With restaurants closed during the first pandemic lockdown, a generation of foodies was forced to turn to other ways of bringing the tastes of the world into their homes. But this also spelled danger for Roni - as the farmers’ markets she used to sell her products shut too.
“Thanks to Amazon my business not only survived but thrived throughout Covid,” said Roni.
“When the farmers’ markets were no longer happening, my sales on Amazon flourished as more people were cooking from home, shopping for their groceries online and looking to try new recipes. Amazon helped me reach more people than I could have ever imagined!”
Through the Amazon Small Business Accelerator, Roni made use of tutorial videos and workshops to revamp her store and update her listings to make it easier for customers to understand how to use her products. As a result, she’s seen 40% of her sales come through Amazon.
“The best thing about selling on Amazon is that my products have reached areas I couldn’t even locate on a map before!”
Aliza Marogy, founder of Inessa Wellness
When Aliza Marogy was 18 she was diagnosed with Ulcerative Colitis, a lifelong autoimmune condition.
After medication failed as an effective treatment, Aliza turned to researching nutrition and lifestyle to see if it would help. Under the supervision of her doctor, she found a way to manage her health, and has remained in remission ever since.
Inspired by her experience, Aliza trained to become a qualified nutritionist herself. After realising that clinical grade products were expensive and hard to access, she created her own affordable, high-quality supplements to help people live better lives. Her brand Inessa was born.
The company launched on Amazon in 2017 and now exports to the US and Europe.

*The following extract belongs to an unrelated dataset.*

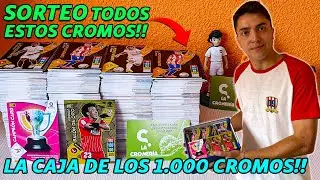 SORTEO de la CAJA de los 1.000 CROMOS ADRENALYN XL 2021-22!!!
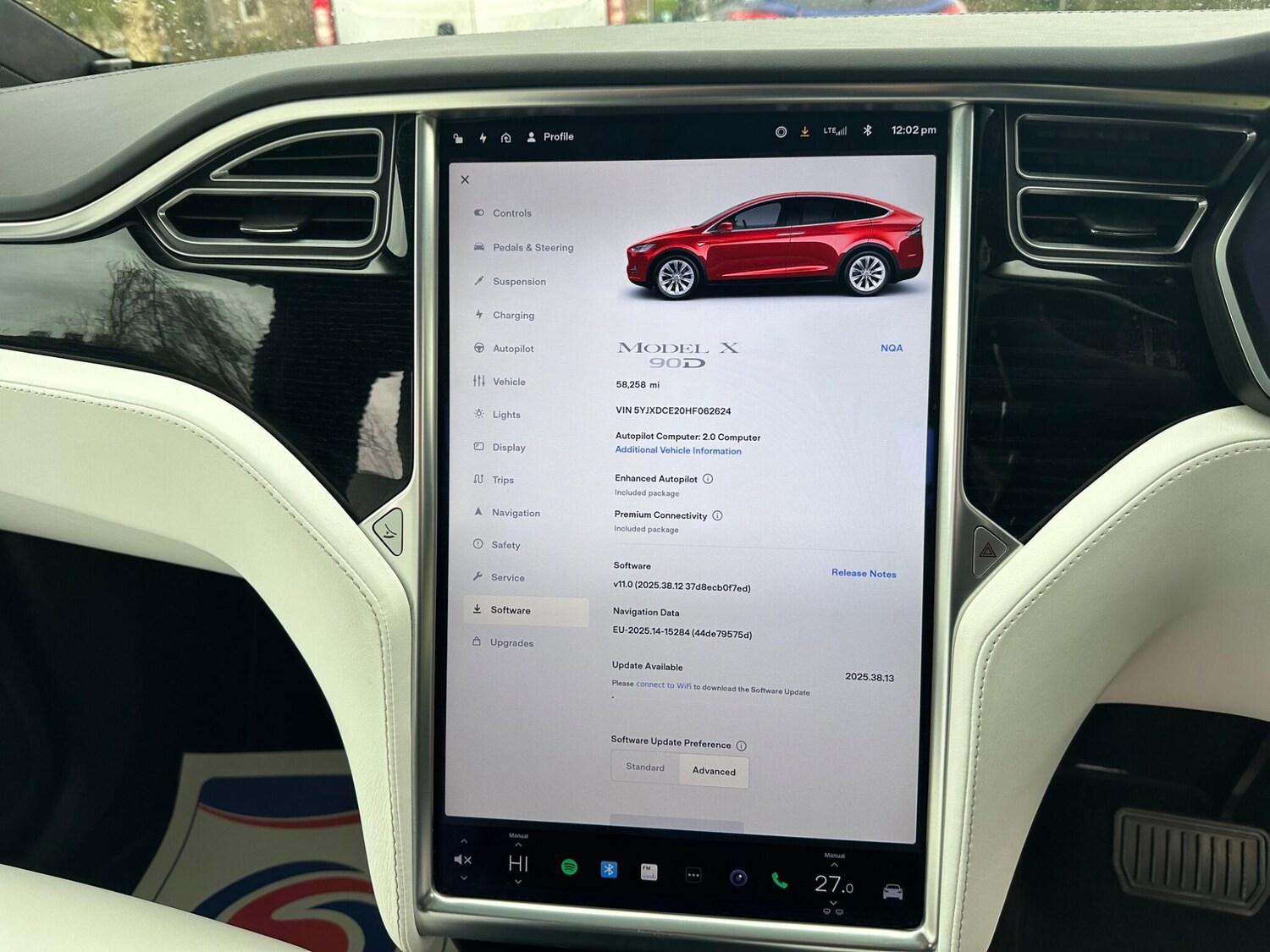 Used Tesla Model X 2017 for sale - 78127559: Photo 54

Today, Inessa offers multi-award winning and globally unique products, manufactured in the UK . Around 50% of sales come from Amazon and it has enabled them to help thousands of customers worldwide.

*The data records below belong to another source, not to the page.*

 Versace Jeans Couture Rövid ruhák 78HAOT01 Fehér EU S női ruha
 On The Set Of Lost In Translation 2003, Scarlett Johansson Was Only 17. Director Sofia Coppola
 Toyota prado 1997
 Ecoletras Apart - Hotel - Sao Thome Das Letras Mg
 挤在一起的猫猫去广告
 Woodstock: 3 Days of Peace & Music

“Amazon has allowed us to launch products without having to take on huge overheads to get started. It also put us in front of a large audience at a relatively low cost.”

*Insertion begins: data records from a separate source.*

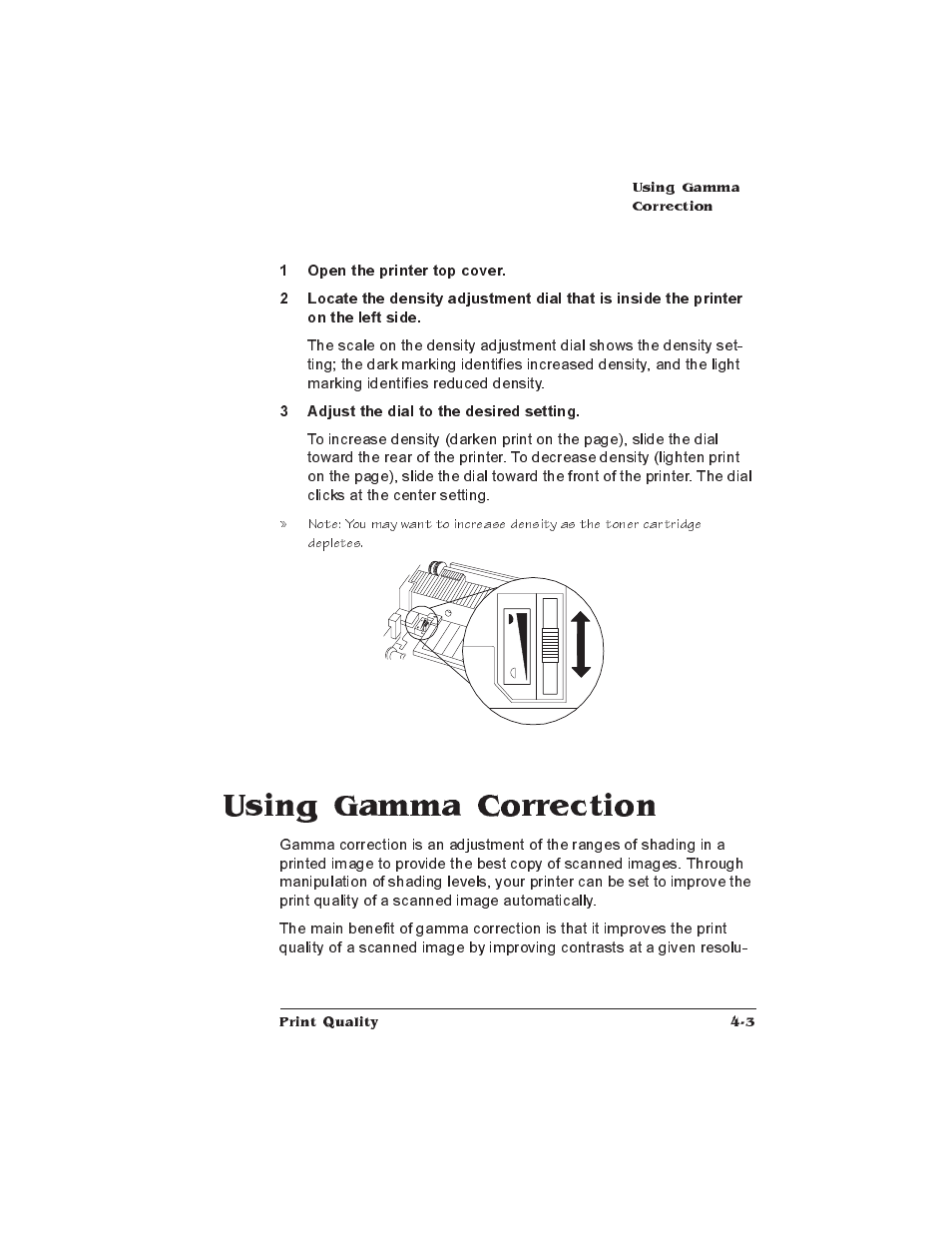 Using gamma correction, N using gamma correction | IBM 1725 SLS User Manual | Page 129 / 328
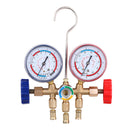 Manifold Gauge Set for R12 R22 R404A R134a Car Air Condition Refrigeration Tools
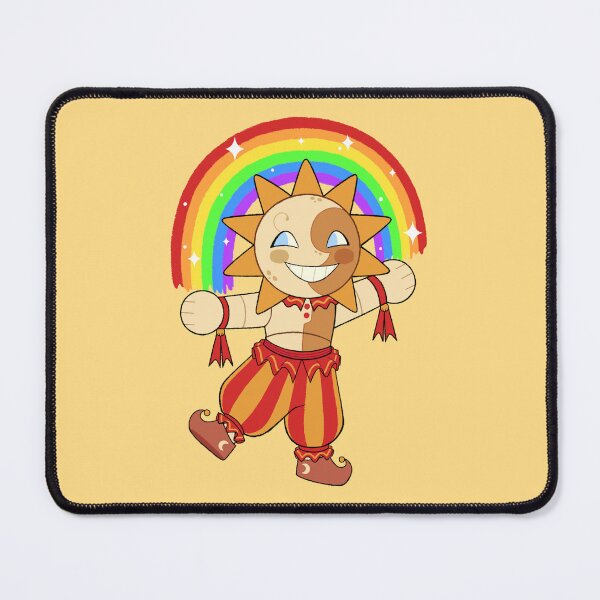 Item preview, fnaf sun designed and sold by the-rats-pizza.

“During the pandemic, when all other logistics channels went down, Amazon’s logistics channels remained open which meant we didn’t experience the same level of interruption to our sales in comparison to some other businesses in our sector.”
“Launching our product on Amazon’s US store also gave us the opportunity to test a new market and gave us the confidence to expand into other business channels.”
Emma Eatwell, founder of Cotswold Crafts by Emma
Emma Eatwell turned a resin kit gifted by her sister into a business turning over £100,000 in one year.
To raise spirits during the COVID-19 lockdown, Emma made gifts of pressed flowers and leaves for family and friends. Soon after, she started to consider getting her products featured in local arts and crafts shops - that’s when she discovered Amazon Handmade.
“It’s a great place for creators and makers like me to put our products in front of many more people than we would normally reach,” said Emma.
“I registered the business in September 2020 and by October I had my first listing on Amazon. This was the real game changer that propelled Cotswold Crafts by Emma to where it is today.”
"Amazon is my primary channel and drives 95% of all sales, by using Fulfilment by Amazon, I generated £100,000 in sales this year as a one-woman team. I'm now looking to employ two to three people in the new year which wouldn't be possible without Amazon.”
"They are supportive and encouraging. They nurture you from a small seed and give you the tools to reach millions of people, providing tonnes of resources along the way."